A Ucrânia já estava no centro das atenções humanitárias internacionais antes da invasão, um resultado do conflito no leste desde 2014. No entanto, a ofensiva de Putin multiplicou exponencialmente a crise, estendendo-a a outras partes do país que foram consideradas seguras até fevereiro de 2022.
Antes da invasão, o número de pessoas necessitadas de ajuda alimentar ou de subsistência era de cerca de 1,1 milhões, mas no final de 2022 o número tinha aumentado para 9,3 milhões.
Cerca de 14,5 milhões necessitam de cuidados de saúde, enquanto quase 5 milhões de crianças dependem da assistência para permanecerem na escola.
Grande parte desta privação deriva do facto de milhões de pessoas terem sido forçadas a fugir das suas casas.
Desde o final de janeiro, a Organização Internacional para as Migrações (OIM) relatou mais de 5,3 milhões de deslocados internos, aos quais se devem acrescentar oito milhões de refugiados que fugiram para outros países, segundo o Alto Comissariado das Nações Unidas para os Refugiados (ACNUR).
Aqueles que decidiram deixar a Ucrânia desembarcaram principalmente na Europa - 4,8 milhões têm alguma forma de estatuto de proteção - mas a persistência do conflito levou a que alguns dos deslocados tenham decidido regressar.
O oficial de comunicações da OIM na Ucrânia, Varvara Zhluktenko, explicou à agência Europa Press que houve menos meio milhão de deslocados desde dezembro e que, dos 5,5 milhões de regressos registados, 20% são refugiados.
"A tendência observada pela OIM é que atualmente há mais pessoas a regressar do que a partir", embora a situação continue a ser particularmente preocupante no caso da Ucrânia oriental, de onde sete em cada dez pessoas deslocadas vêm. É nesta área que se concentram as principais ofensivas e o fogo cruzado entre os dois lados beligerantes.
Aqueles que decidem regressar nem sempre o fazem por razões de segurança. De facto, um inquérito de outubro de 2022 revelou que 42% regressaram por "razões sentimentais" que vão desde a nostalgia até à procura de uma "vida normal", enquanto 30% queriam regressar para ver a família ou amigos.
Trinta e quatro por cento dos retornados estavam economicamente motivados, por exemplo, para ter um emprego, e 27% queriam poder mudar-se para a sua própria casa ou, pelo menos, para um alojamento mais barato, de acordo com o inquérito da OIM. Atualmente, seis em cada dez deslocados internos vivem com familiares ou amigos.
Os ucranianos tiveram de se adaptar a viver com uma incerteza constante, algo que tem um impacto nos grupos vulneráveis, tais como as crianças.
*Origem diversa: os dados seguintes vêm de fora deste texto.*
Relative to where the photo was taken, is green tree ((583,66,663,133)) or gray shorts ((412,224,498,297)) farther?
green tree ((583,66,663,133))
~"Embora as crianças da Ucrânia tenham demonstrado grande resiliência, aquilo a que chamamos em linguagem humanitária 'resiliência', as feridas mentais desta guerra podem assustá-las para sempre", adverte Clara Bastardes, gestora do Programa de Género da UNICEF Ucrânia.
"O conflito já lhes roubou um ano das suas vidas. Não podemos permitir que lhes tire também o futuro", salienta Bastardes à Europa Press, sobre uma "guerra brutal" que ameaça causar problemas de saúde mental a 1,5 milhões de crianças.
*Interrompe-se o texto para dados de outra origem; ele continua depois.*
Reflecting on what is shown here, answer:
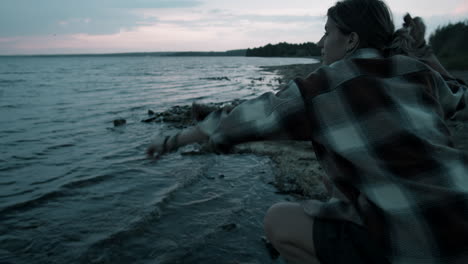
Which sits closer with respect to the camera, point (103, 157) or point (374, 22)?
point (374, 22)

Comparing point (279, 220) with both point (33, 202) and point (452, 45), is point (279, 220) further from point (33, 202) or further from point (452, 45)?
point (452, 45)

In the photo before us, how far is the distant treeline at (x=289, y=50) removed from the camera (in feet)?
450

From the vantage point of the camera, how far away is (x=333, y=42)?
2094mm

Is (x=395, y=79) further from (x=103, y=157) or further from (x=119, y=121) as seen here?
(x=119, y=121)

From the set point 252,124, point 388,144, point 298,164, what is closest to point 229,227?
point 298,164

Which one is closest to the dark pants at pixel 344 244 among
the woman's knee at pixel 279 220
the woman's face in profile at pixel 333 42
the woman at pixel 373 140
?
the woman at pixel 373 140

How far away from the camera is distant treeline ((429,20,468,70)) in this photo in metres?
23.5

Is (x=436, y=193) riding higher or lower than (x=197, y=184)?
higher

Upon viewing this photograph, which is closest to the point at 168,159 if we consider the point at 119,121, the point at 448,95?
the point at 119,121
Maksym, 14 anos, fugiu com a sua família da região de Kherson e recorda que no início tinha "muito medo" pelos seus familiares e amigos - até à data não conseguiu voltar a contactar alguns deles. O seu desejo é claro, e disse à ONG Visão Mundial, que a está a ajudar num centro que oferece tudo, desde apoio educacional a atividades sociais: "Sonho que a guerra acabe e que regressemos a casa".
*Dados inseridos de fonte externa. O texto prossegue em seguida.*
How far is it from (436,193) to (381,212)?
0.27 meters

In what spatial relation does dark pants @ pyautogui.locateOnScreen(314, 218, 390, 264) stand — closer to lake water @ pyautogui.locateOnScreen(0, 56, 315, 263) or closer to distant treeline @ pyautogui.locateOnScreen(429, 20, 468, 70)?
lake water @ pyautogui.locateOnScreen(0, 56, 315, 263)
O subsecretário-geral da ONU para os Assuntos Humanitários, Martin Griffiths, adverte que, um ano após Putin ter dado a ordem para lançar a invasão, "a guerra continua a deixar diariamente morte, destruição e deslocação" e a um nível "avassalador". "O sofrimento da população ucraniana está longe de ter terminado, os ucranianos precisam de apoio internacional", implora.
Todas as organizações que trabalham no terreno e mesmo os Governos internacionais mais envolvidos concordam que não há solução à vista a curto prazo, especialmente porque os dois lados, Ucrânia e Rússia, têm estado, nas últimas semanas, um na garganta do outro a avisar de uma potencial escalada, coincidindo com o primeiro aniversário da invasão.
O gabinete dos Direitos Humanos da ONU mantém a sua própria contagem de baixas civis, com mais de 7.100 mortos e quase 12.000 feridos, mas assume que o número real é "muito superior". Confirmou as mortes de pelo menos 438 crianças.
A ONU lembra regularmente nos seus relatórios que existem pontos críticos que permanecem inacessíveis, incluindo a cidade de Mariupol, onde as autoridades ucranianas suspeitam que milhares de pessoas tenham morrido às mãos das forças russas. Na memória coletiva estão as centenas de corpos civis encontrados em pontos negros, como Bucha, após a retirada das tropas russas.
O oficial de comunicações da OIM na Ucrânia, Varvara Zhluktenko, reconhece que à ONU faltam "números exatos" de pessoas que permanecem presas em áreas sob o controlo da Rússia ou grupos afins, embora se saiba que um terço das pessoas que necessitam de assistência humanitária está perto de áreas com "combates ativos".